• [EXERCISE DESCRIPTION]
Could you copy the diet advice post, starting with "I would be very" and going on through "<4 mmol/L (hypo)", with "blood sugars" changed to "blood glucose levels" throughout?

• [EXTRACT]
I would be very cautious about fruit smoothies, if I were you. If you can test your blood sugars then it will be a good idea to do so because you may find that they send you sky high. 

Personally, I just ate normally. I didn't follow any particular diet. I just kept an eye on the carbohydrates and tested before and 2hrs after meals (on the basis of one test per day .... slow to get information, but wasn't unworkable for me). Rather than looking at how much my blood sugars went up after meals, I simply to tried to be within certain ranges 

1) Before meals --> 4 - 7 mmol/L
2) 2hrs after meals --> 7 - 9 mmol/L
3) Avoid <4 mmol/L (hypo)
4) Avoid >10 mmol/L (hyper)

Luckily for me, I usually fell into those ranges, but when high, I just went for a walk and it always came down.

Anyway, back to food! I ate regularly (breakfast, midday and evening) spreading the carbohydrate intake. Breakfast consisted of either porage or toast (not always the best for most people, but I was ok with that). I controlled how much I had, of course! Midday, was usually a single slice of toast with something (half a can of baked beans or mackerel in tomato sauce). Evening, was just bog standard meals (meat and three veg), but often included quorn in the form of quorn chilli. Occasionallly I had rice with that but very small quantities. Usually, I had three small new potatoes and various vegetables.

• [DATA SHOWN]

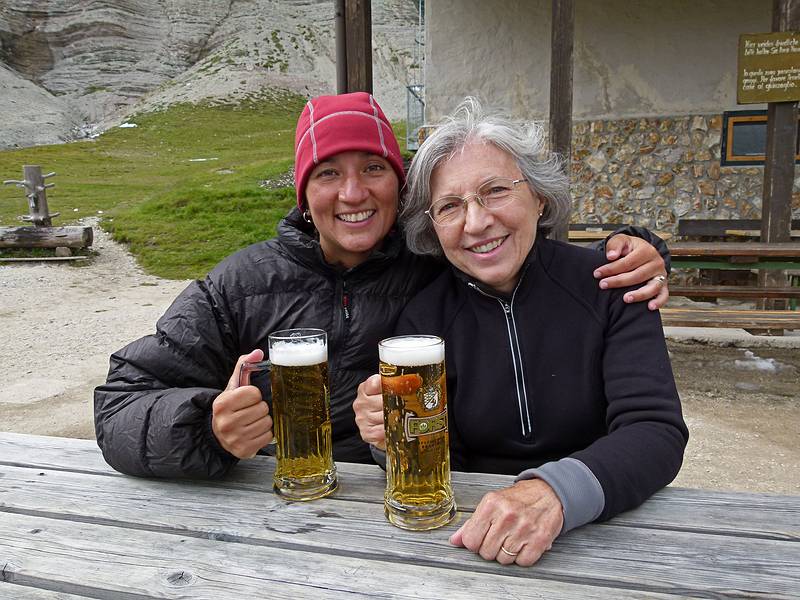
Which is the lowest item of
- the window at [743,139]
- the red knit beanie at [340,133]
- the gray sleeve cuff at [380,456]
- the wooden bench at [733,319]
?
the wooden bench at [733,319]

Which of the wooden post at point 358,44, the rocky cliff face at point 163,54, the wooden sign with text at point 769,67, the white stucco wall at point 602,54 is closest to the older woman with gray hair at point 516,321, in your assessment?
the wooden post at point 358,44

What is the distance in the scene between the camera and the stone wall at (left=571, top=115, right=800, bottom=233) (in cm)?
700

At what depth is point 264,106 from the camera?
40.8m

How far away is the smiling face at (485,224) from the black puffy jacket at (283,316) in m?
0.26

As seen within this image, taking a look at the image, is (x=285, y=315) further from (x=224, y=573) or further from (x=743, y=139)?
(x=743, y=139)

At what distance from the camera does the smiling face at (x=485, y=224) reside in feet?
5.66

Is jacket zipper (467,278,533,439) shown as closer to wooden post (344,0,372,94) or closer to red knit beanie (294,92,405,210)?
red knit beanie (294,92,405,210)

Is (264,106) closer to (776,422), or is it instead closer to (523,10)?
(523,10)

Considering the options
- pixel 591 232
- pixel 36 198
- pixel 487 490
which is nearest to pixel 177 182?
pixel 36 198

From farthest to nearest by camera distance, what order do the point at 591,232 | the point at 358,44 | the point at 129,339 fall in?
the point at 591,232
the point at 129,339
the point at 358,44

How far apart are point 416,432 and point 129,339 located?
6.00 meters

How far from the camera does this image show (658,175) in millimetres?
7223

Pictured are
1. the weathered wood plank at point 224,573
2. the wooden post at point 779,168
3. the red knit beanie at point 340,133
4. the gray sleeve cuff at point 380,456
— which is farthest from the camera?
the wooden post at point 779,168

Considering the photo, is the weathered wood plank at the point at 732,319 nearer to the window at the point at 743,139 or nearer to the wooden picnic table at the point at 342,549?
Answer: the window at the point at 743,139
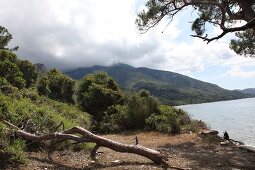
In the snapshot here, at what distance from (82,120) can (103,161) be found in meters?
14.6

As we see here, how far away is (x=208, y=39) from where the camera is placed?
13078 mm

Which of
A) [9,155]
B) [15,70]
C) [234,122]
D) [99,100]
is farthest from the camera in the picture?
[234,122]

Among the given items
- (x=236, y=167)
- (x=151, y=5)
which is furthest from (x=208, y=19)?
(x=236, y=167)

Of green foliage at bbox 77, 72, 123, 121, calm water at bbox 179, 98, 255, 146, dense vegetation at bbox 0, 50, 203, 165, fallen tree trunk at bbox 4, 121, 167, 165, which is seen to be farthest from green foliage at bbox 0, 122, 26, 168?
green foliage at bbox 77, 72, 123, 121

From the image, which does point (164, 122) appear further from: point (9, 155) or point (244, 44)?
point (9, 155)

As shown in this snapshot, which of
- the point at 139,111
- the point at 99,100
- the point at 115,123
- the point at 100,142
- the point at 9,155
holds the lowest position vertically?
the point at 9,155

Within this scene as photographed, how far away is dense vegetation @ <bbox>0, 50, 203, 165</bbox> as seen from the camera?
13.1 meters

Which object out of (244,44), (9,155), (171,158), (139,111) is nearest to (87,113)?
(139,111)

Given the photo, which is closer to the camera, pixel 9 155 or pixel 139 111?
pixel 9 155

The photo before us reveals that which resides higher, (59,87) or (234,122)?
(59,87)

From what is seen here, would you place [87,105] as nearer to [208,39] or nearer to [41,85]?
[208,39]

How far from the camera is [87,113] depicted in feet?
96.2

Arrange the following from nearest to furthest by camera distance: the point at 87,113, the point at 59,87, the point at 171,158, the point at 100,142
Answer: the point at 100,142, the point at 171,158, the point at 87,113, the point at 59,87

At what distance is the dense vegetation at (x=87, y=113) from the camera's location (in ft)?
42.8
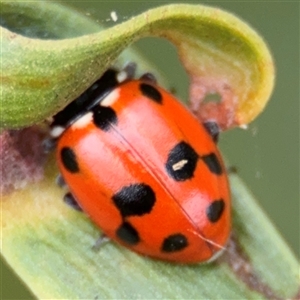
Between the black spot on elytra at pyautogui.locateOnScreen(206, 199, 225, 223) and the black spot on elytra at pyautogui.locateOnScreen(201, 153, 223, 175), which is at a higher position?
the black spot on elytra at pyautogui.locateOnScreen(201, 153, 223, 175)

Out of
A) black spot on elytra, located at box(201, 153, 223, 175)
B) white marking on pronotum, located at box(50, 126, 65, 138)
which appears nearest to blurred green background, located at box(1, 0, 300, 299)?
black spot on elytra, located at box(201, 153, 223, 175)

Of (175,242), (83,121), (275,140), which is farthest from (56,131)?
(275,140)

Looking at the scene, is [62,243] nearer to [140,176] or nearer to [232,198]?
[140,176]

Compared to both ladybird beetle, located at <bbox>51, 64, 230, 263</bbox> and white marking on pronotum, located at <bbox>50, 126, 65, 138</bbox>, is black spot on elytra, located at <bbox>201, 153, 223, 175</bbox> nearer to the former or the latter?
ladybird beetle, located at <bbox>51, 64, 230, 263</bbox>

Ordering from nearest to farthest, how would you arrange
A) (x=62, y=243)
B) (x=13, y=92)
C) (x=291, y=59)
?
(x=13, y=92), (x=62, y=243), (x=291, y=59)

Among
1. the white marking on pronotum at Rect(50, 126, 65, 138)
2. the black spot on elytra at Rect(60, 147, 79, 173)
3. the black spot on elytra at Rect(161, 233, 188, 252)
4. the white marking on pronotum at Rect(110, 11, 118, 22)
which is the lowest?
the black spot on elytra at Rect(161, 233, 188, 252)

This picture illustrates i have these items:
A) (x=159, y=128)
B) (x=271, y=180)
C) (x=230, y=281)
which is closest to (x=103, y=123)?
(x=159, y=128)

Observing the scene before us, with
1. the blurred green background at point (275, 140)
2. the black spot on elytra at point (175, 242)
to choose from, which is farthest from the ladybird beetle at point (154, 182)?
the blurred green background at point (275, 140)
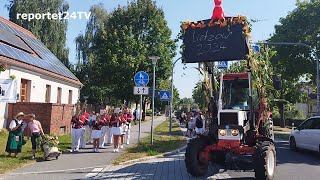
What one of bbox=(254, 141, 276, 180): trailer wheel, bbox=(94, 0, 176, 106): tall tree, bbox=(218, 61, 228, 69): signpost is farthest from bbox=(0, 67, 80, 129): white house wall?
bbox=(254, 141, 276, 180): trailer wheel

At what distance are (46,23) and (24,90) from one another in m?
23.5

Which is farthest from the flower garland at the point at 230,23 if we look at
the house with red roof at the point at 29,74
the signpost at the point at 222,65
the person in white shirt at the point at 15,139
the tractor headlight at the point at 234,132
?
the house with red roof at the point at 29,74

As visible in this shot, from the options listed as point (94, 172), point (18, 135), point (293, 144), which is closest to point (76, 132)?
point (18, 135)

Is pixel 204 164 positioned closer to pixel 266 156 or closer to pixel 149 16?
pixel 266 156

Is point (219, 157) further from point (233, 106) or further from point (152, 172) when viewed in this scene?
point (152, 172)

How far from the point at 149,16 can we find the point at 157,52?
14.6ft

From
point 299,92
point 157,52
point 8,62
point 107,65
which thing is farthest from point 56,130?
point 299,92

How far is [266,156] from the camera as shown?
28.6ft

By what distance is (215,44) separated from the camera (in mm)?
9406

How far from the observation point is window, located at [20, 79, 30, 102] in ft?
70.5

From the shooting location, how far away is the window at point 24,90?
846 inches

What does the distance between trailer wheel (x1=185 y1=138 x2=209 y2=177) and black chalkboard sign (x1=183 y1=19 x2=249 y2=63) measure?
211cm

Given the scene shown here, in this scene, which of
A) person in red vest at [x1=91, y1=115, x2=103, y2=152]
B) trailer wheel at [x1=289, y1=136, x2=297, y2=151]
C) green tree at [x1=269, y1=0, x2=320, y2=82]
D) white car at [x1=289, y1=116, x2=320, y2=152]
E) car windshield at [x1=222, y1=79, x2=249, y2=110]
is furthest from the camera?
green tree at [x1=269, y1=0, x2=320, y2=82]

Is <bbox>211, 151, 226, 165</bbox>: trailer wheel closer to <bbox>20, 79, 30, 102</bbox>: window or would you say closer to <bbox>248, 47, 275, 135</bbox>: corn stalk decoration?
<bbox>248, 47, 275, 135</bbox>: corn stalk decoration
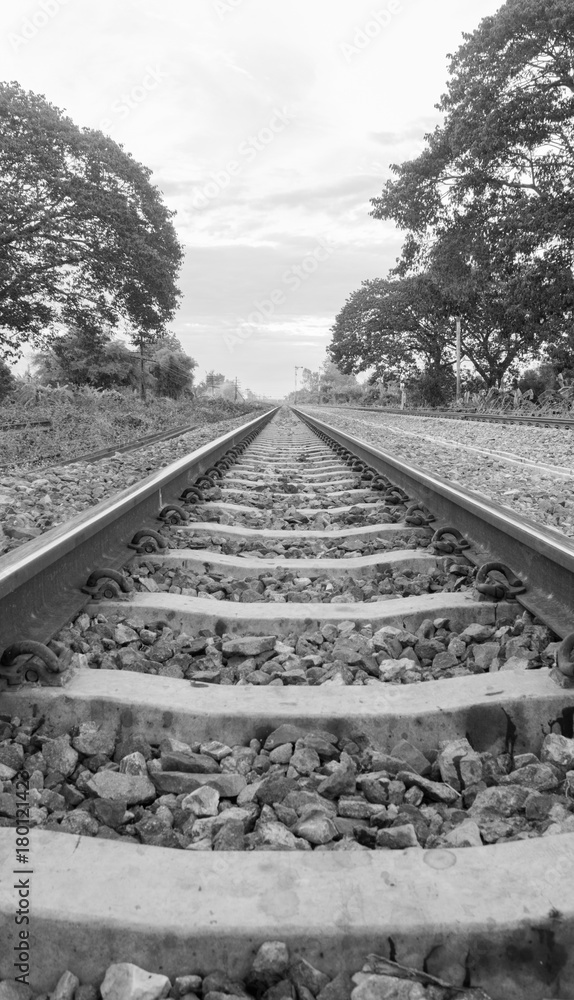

• [ANSWER BOX]
I would be very cautious about fruit smoothies, if I were you. If you can test your blood glucose levels then it will be a good idea to do so because you may find that they send you sky high. 

Personally, I just ate normally. I didn't follow any particular diet. I just kept an eye on the carbohydrates and tested before and 2hrs after meals (on the basis of one test per day .... slow to get information, but wasn't unworkable for me). Rather than looking at how much my blood glucose levels went up after meals, I simply to tried to be within certain ranges 

1) Before meals --> 4 - 7 mmol/L
2) 2hrs after meals --> 7 - 9 mmol/L
3) Avoid <4 mmol/L (hypo)